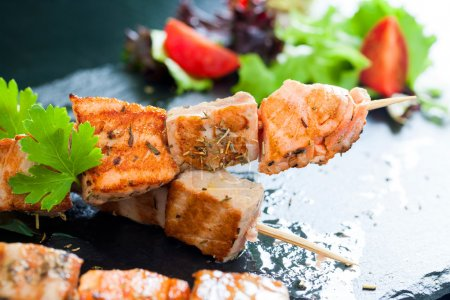 Grilled tuna and salmon brochettes.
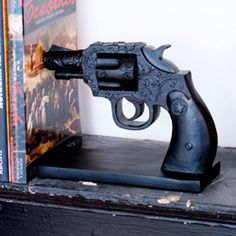 Wild West Gun Bookends - wouldn't be too hard to do with toy guns - spray paint them black, weight them a little and mount them. Up House, Gadgets, Burke Decor, Deco Design, Home And Deco, Wild West, My Dream Home, Home Organization, Home Accessories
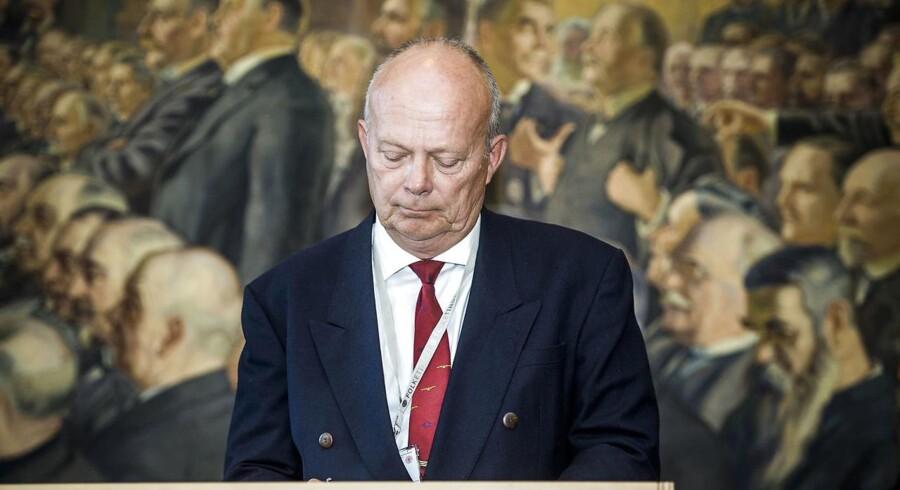 Jan Erik Messmann, Dansk Folkeparti, skriver under på Grundloven.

**What to do:**
All of the data must be repeated exactly, except for the pictures.

**Written solution:**
 Grilled tuna and salmon brochettes.
 Wild West Gun Bookends - wouldn't be too hard to do with toy guns - spray paint them black, weight them a little and mount them. Up House, Gadgets, Burke Decor, Deco Design, Home And Deco, Wild West, My Dream Home, Home Organization, Home Accessories
 Jan Erik Messmann, Dansk Folkeparti, skriver under på Grundloven.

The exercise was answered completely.